Nicht mit Frage-, sondern mit Ausrufezeichen versehen wurde kürzlich in einer Veranstaltung behauptet: Ein bedingungsloses Grundeinkommen, das nicht mit einem Mindestlohn verbunden werde, sei ein Kombilohn (siehe auch unseren älteren Beitrag). – Verwirrung oder Strategie?

Ein Kombilohn ist eine Subvention, je nach dem durch Lohnkostenzuschuss an den Arbeitnehmer oder -geber, die nur gewährt wird, wenn eine Person eine Erwerbstätigkeit aufnimmt. Es handelt sich also um eine zweckgebundene Subvention, eine Lohnaufstockung durch staatlichen Transfer. Wo keine Erwerbstätigkeit aufgenommen wird, kommt der Kombilohn nicht zustande. Das bGE hingegen ist eine personengebundene, jedoch zweckungebundene Subvention, es wird qua Staatsbürgerschaft oder dauerhafter Aufenthaltsberechtigung gewährt. Es handelt sich also um einen grundsätzlichen Unterschied: das bGE stützt die Person, der Kombilohn das Beschäftigungsverhältnis.

Verwirrung oder absichtliche Irreführung liegt vor, wenn – auch von Grundeinkommensbefürwortern – manchmal behauptet wird, das bGE wirke wie ein Kombilohn. Wer nur die rechnerische Seite betrachtet, mag dazu verführt werden, vom Ergebnis her auf die Verhältnisse zu schauen: Einkommenshöhe ohne bGE (Lohn: 2000 Euro) = Einkommen mit bGE (bGE: 1000 + Lohn: 1000). Die Summe könnte dieselbe sein, aber sie kommt auf anderem Wege zustande. Ob sie dieselbe wäre, hängt davon ab, wie Mitarbeiter und Unternehmen verhandeln. Mit bGE ist dem Einzelnen immer Verhandlungsmacht und Sicherheit gegeben, mit Kombilohn nicht, weil er von der Beschäftigung abhängt. Ein Unterschied ums Ganze also.

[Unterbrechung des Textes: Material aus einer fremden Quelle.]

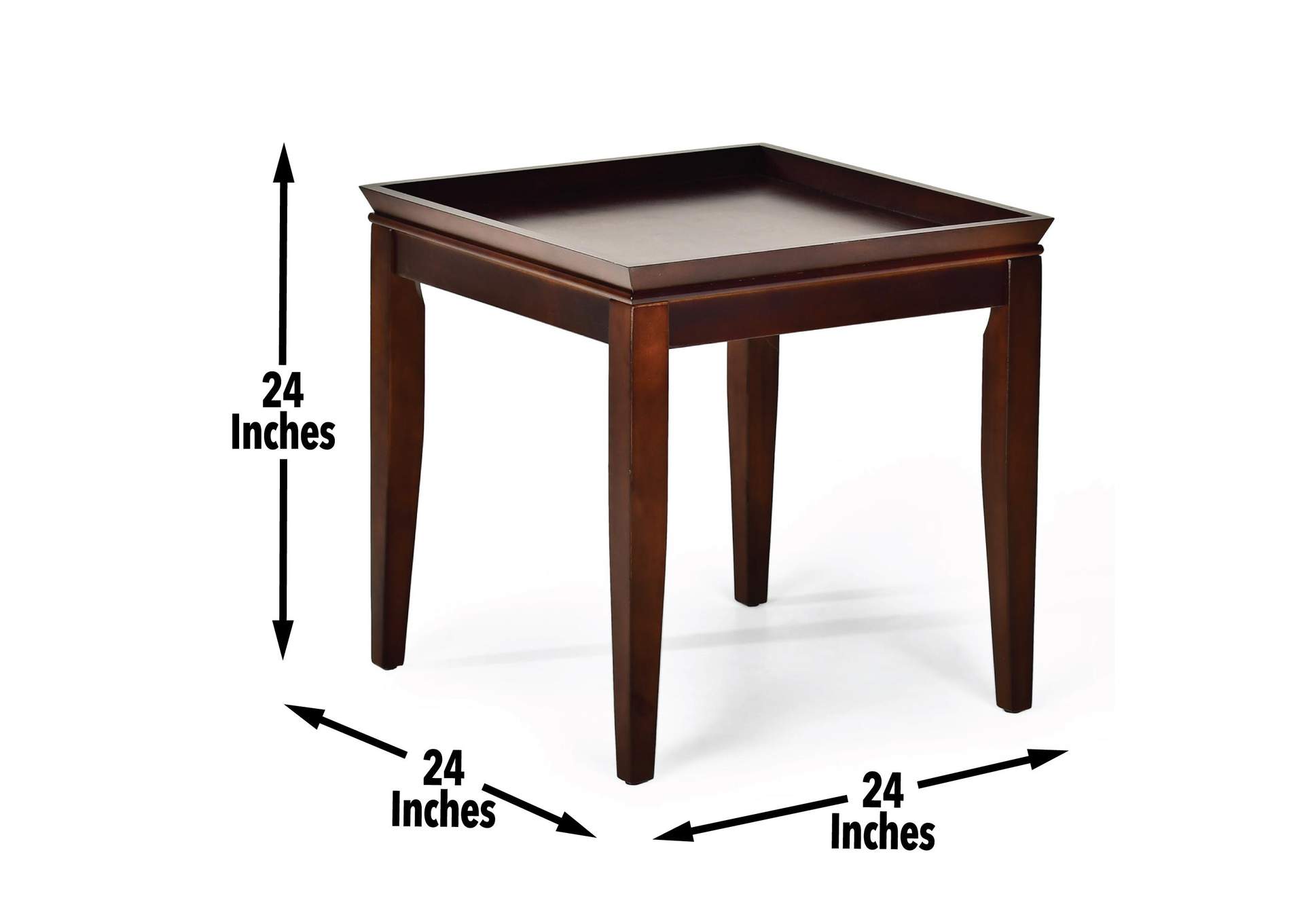 Clemson End Table 24
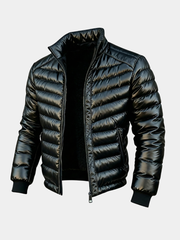 ELEGANT QUILTED JACKET FOR MEN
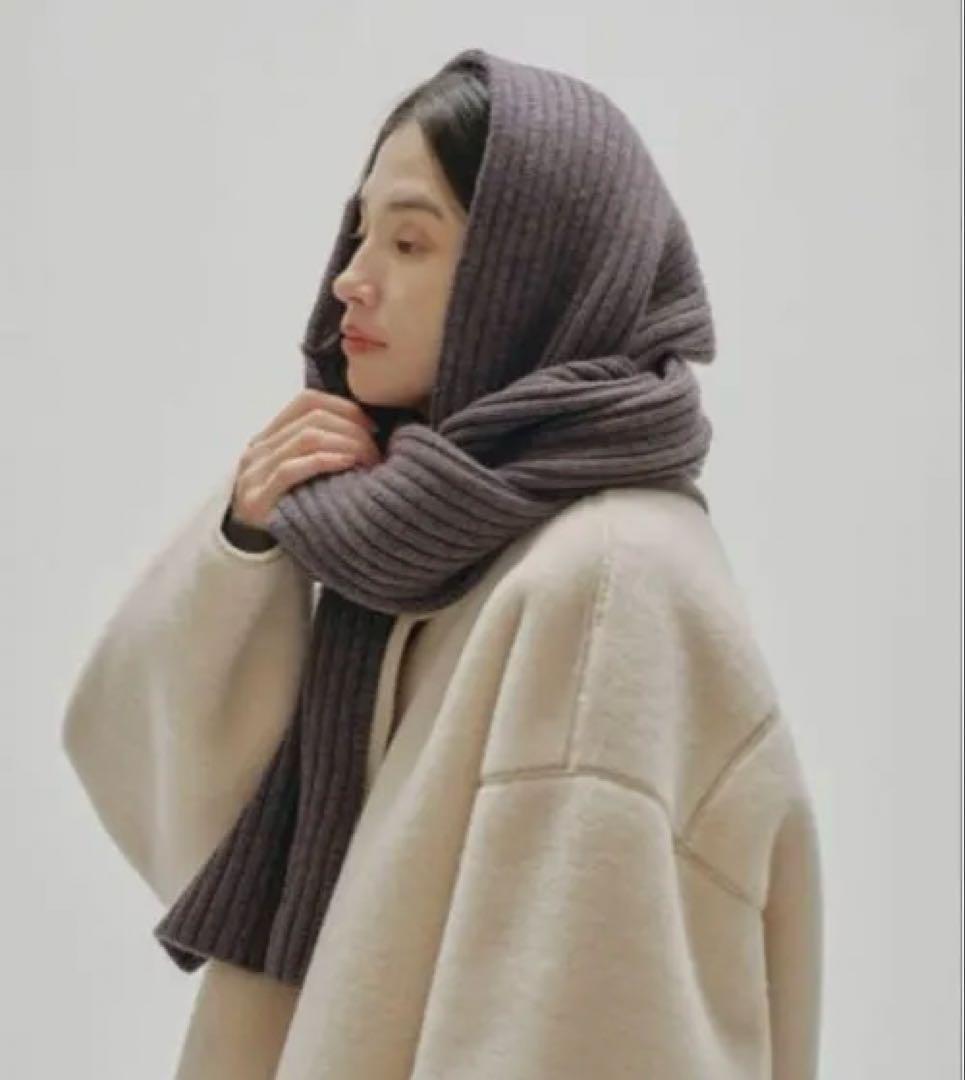 m*i様 ■新品・タグ付き■TODAYFUL Rib Knit Muffler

Wenn nun darüber hinaus behauptet wird, ein bedingungsloses Grundeinkommen habe nur dann diese Bezeichnung verdient, wenn es mit einem Mindestlohn verbunden werde, dann steht dahinter eine bestimmte Werthaltung (siehe hier und auch hier). Es soll damit offenbar eine Etikettierung in gute und schlechte bzw. in richtige und falsche Grundeinkommensvorschläge vorgenommen werden. Dabei lässt sich an dieser Argumentation für ein bGE plus Mindestlohn manches ablesen:

  • dass diejenigen, die das fordern, Erwerbstätige besser stellen wollen als Nicht-Erwerbstätige. Es soll ihnen eine zusätzliche Absicherung geboten werden über das bGE hinaus;
  • dass die Befürworter dieser Kombination Erwerbstätigkeit höher bewerten als andere Tätigkeiten, denn sonst würden sie nicht für die zusätzliche Absicherung plädieren. Statt diese Überbewertung zu überwinden, halten sie an ihr fest;
  • dass sie den Bürgern im allgemeinen nicht zutrauen, so zu verhandeln, wie es den jeweiligen Vorstellungen entspricht. Jeder hätte das Ergebnis, das er aushandelt, auch zu verantworten, denn mit einem bGE wäre er auf den Lohn nicht angewiesen.

Verhandlungsmacht? Jüngst wurde ich nach einem Vortrag gefragt, was denn geschähe, wenn in einer Stadt, in der es nur vier Unternehmen gäbe, diese sich absprächen, so dass keine Verhandlungen über ein bestimmtes Lohnniveau hinaus möglich wären. Die Antwort war einfach: dann wäre es notwendig, dass sich diejenigen, die höhere Löhne erzielen wollen, organisieren. So sind einst die Gewerkschaften entstanden.

Ein bGE kommt nicht von alleine, wir müssen uns dafür einsetzen. Wer daran zweifelt, dass dies etwas bringe, der schaue auf die Entwicklung der Grundeinkommensdebatte in den letzten Jahren.